カサレリア。Vガンダムも家族論だった。
前回の記事を書きながら、カテジナとカルルマンの関係に思いを馳せていた。
カテジナとカルルマンは疑似的に親子だったと気づいた。
こじつけるなら、ウーイッグの空襲で建物の倒壊に巻き込まれた後、地下鉄跡を抜けてきたというのは誕生の比喩だ。
リガ・ミリティアに合流したカテジナはカルルをシャクティに渡す。不法居住者が嫌いだとしてもいきなりベビーシッター扱いだ。
そして、伯爵の拉致に巻き込まれることをきっかけにクロノクルと行動を共にするようになる。9話「旅立ち」ではカテジナは置手紙を残していく。ついにカテジナの旅立ちだ。
その後の14話「ジブラルタル攻防」ではザンスカールのスパイをするという体をとりつつクロノクルと同行している。
こうしてカテジナは子を捨て、リガ・ミリティアからザンスカールに鞍替えをしていく。カテジナは自分の両親の業をなぞっていく。
ウッソとシャクティもまた、親の業に囚われる。
Vガンダムはウッソ、シャクティ、カテジナの3人が親の業を辿っていく物語であろう。
51話「天使たちの昇天」では 戦争孤児であるオデロを手に掛け、その報いかクロノクルを喪ってしまう。

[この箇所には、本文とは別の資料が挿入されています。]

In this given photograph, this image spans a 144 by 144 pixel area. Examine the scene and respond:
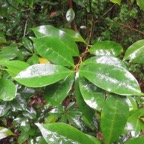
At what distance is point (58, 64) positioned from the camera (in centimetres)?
49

戦いの後、傷つき視力を失ったカテジナは、ポイント・カサレリアに辿り着く。ウッソがゴッドワルドを助けたように、旅人や困った人には分け与えるのがカサレリアの流儀だ。
カテジナがウーイッグへ向かうために必要なオートコンパスをシャクティが取りに行くわずかな時間で、カテジナはカルルと言葉を交わす。
カルル「こんにちは」
カテジナ「こんにちは。お名前なんていうんですか」
カルル「カルル」
カテジナ「カルル、良い名前だ」
カルル「カルルマン」
カテジナは呆然とする。かつて、自分が読み上げた名前を思い出したのだろう。あるいは、カラーンアン(Kalahngan / ありがとう)と聞こえたか。自分が捨てた子と再会したのだ。
しばしの沈黙の中、フランダースは画面の右から左へ移動している。警戒を解いたという意味だろう。
そして、カサレリアは「さようなら」でもある。
カルルの産みの親であるカテジナはワッパに乗り、育ての親であるシャクティの前を通り過ぎる。ポイント・カサレリアとの別れだ。
復興したウーイッグでカテジナは両親に会えるだろうか。二人の墓標があるのみか。
いずれにしても、帰ってきたウーイッグからカテジナの人生が始まるのである。